### DOCUMENT TEXT

================

The Chicago, Rock Island and Pacific Railroad: Stuart Passenger Station is a historic building located in Stuart, Iowa, United States. The town of Stuart was laid out by Charles A. Stuart, for whom it is named, in concert with the Chicago, Rock Island and Pacific Railroad.  The railroad reached this point in 1868 and the depot was completed the following year.  It is a single story, side gable, frame structure covered with brick veneer.  The segmentally-arched widows are capped with brick hoods and limestone keystones.  It contains four rooms that housed a baggage room, men's waiting room, ticket office, and the ladies waiting room.  This was one of several buildings constructed in Stuart by the Rock Island Line, which placed a divisional headquarters here from the beginning.  Other facilities included a roundhouse (1871) and brick shops (1874) that replaced wood-frame structures.  In 1897 the railroad moved its facilities to Valley Junction, now West Des Moines.

================

### THE PROBLEM
Copy out the full Stuart Passenger Station text word for word, with nothing left out or changed.

### PROVIDED MATERIAL
================

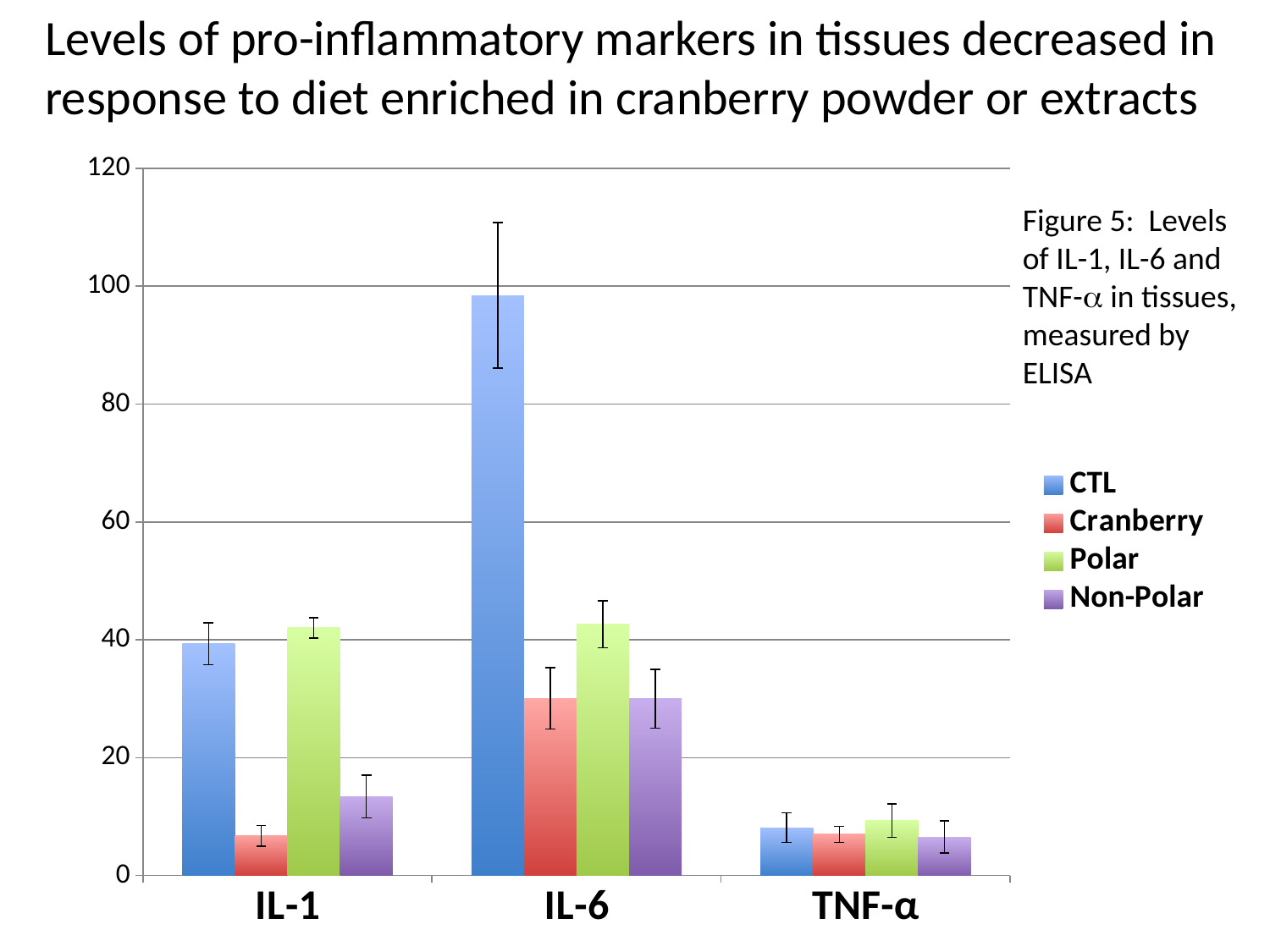
Within the IL-1 group, which series has the lowest bar? Cranberry How many categories are shown on the x axis? 3 For IL-6, which is larger: the Polar value or the Cranberry value? Polar How many series does the legend list? 4 Is the CTL value for IL-6 greater or less than 80? greater Is the Non-Polar value for IL-6 greater or less than 40? less For which category is the CTL bar the highest? IL-6 What are the four series listed in the legend? CTL, Cranberry, Polar, Non-Polar What colour are the CTL bars? blue For IL-1, which is larger: the CTL value or the Non-Polar value? CTL What kind of chart is shown on the slide? bar chart Is the Cranberry value for IL-1 greater or less than 20? less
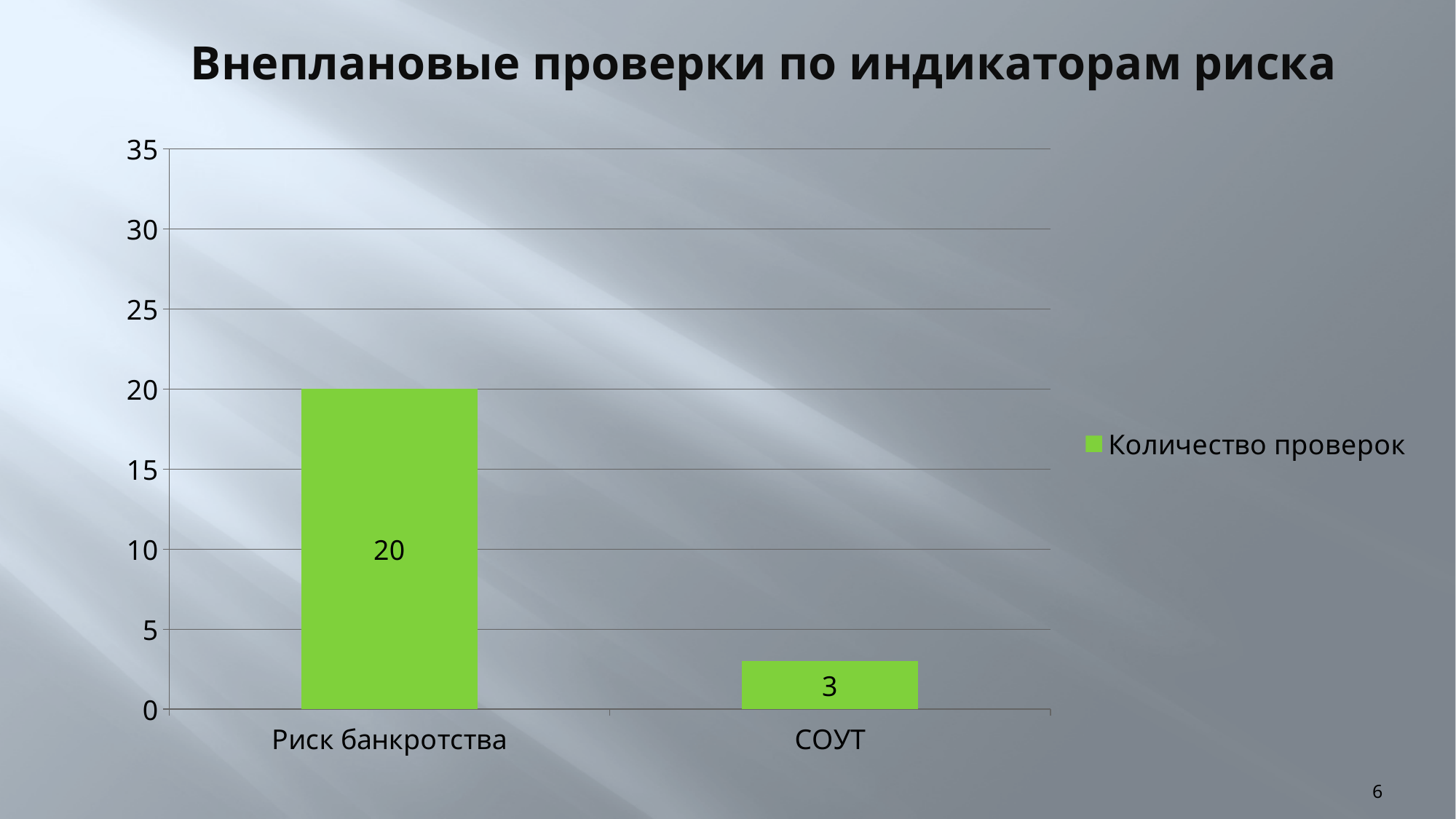
What is the name of the series in the legend? Количество проверок What kind of chart is shown on the slide? bar chart Which category has the lowest value? СОУТ Which category has the highest value? Риск банкротства What is the difference between the values for Риск банкротства and СОУТ? 17 What is the value for Риск банкротства? 20 Is the value for Риск банкротства greater or less than 15? greater Is the value for СОУТ greater or less than 5? less Which is larger, the value for Риск банкротства or the value for СОУТ? Риск банкротства How many categories are shown on the x axis? 2 How many series does the legend list? 1 What is the value for СОУТ? 3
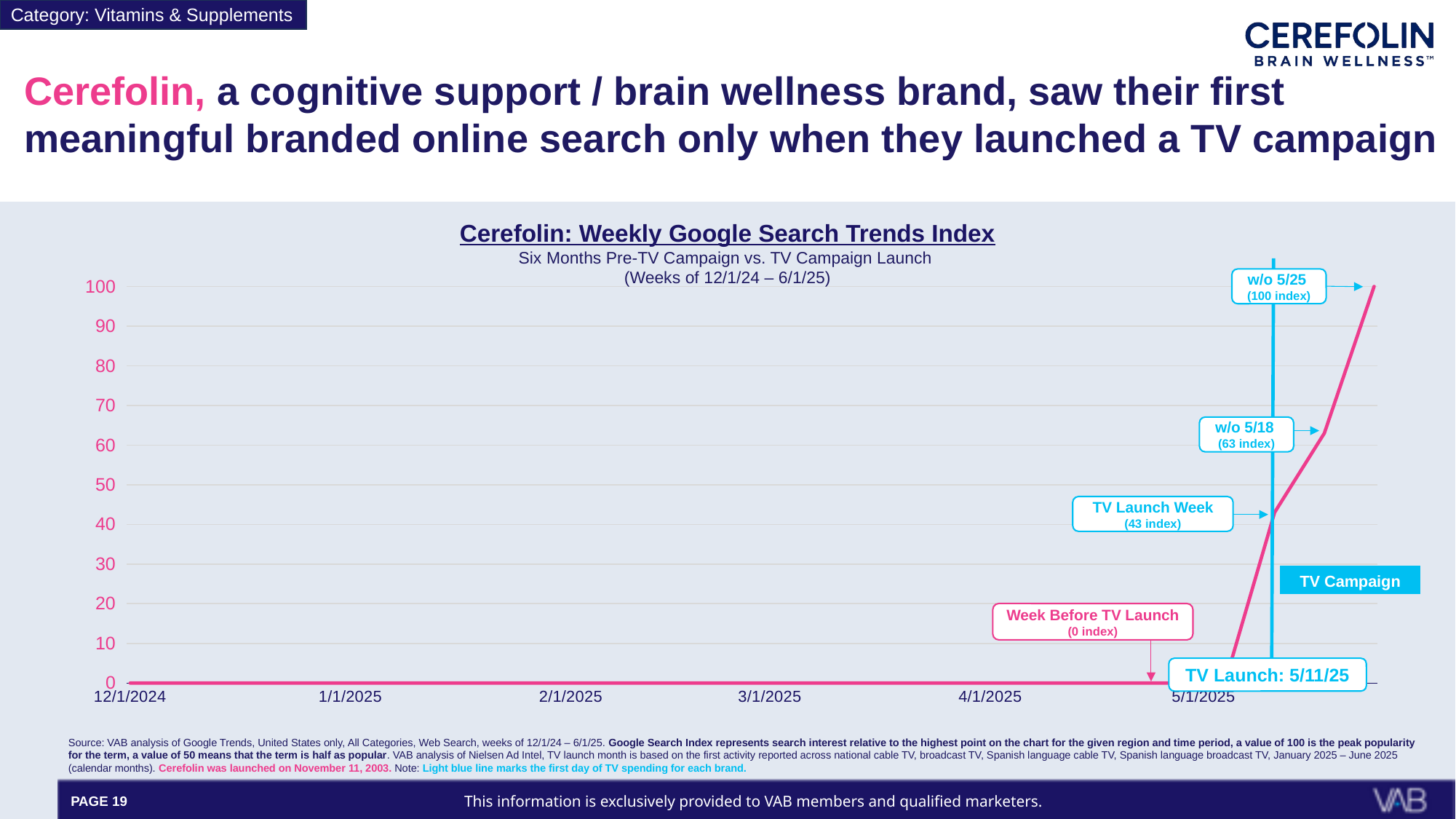
What kind of chart is shown on the slide? Line chart What is the difference in index between the week of 5/18 and the TV Launch Week? 20 What is the search index value for the Week Before TV Launch? 0 index What is the search index value for the week of 5/18? 63 index What is the search index value for the TV Launch Week? 43 index Which week has the highest search index value? w/o 5/25 What is the title of the chart? Cerefolin: Weekly Google Search Trends Index What is the TV launch date shown on the chart? 5/11/25 Which is larger, the index for the TV Launch Week or the index for the week of 5/18? w/o 5/18 What is the search index value for the week of 5/25? 100 index What is the difference in index between the week of 5/25 and the week of 5/18? 37 Does the search index rise or fall after the TV launch on 5/11/25? Rise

================

### ANSWER AREA
The Chicago, Rock Island and Pacific Railroad: Stuart Passenger Station is a historic building located in Stuart, Iowa, United States. The town of Stuart was laid out by Charles A. Stuart, for whom it is named, in concert with the Chicago, Rock Island and Pacific Railroad.  The railroad reached this point in 1868 and the depot was completed the following year.  It is a single story, side gable, frame structure covered with brick veneer.  The segmentally-arched widows are capped with brick hoods and limestone keystones.  It contains four rooms that housed a baggage room, men's waiting room, ticket office, and the ladies waiting room.  This was one of several buildings constructed in Stuart by the Rock Island Line, which placed a divisional headquarters here from the beginning.  Other facilities included a roundhouse (1871) and brick shops (1874) that replaced wood-frame structures.  In 1897 the railroad moved its facilities to Valley Junction, now West Des Moines.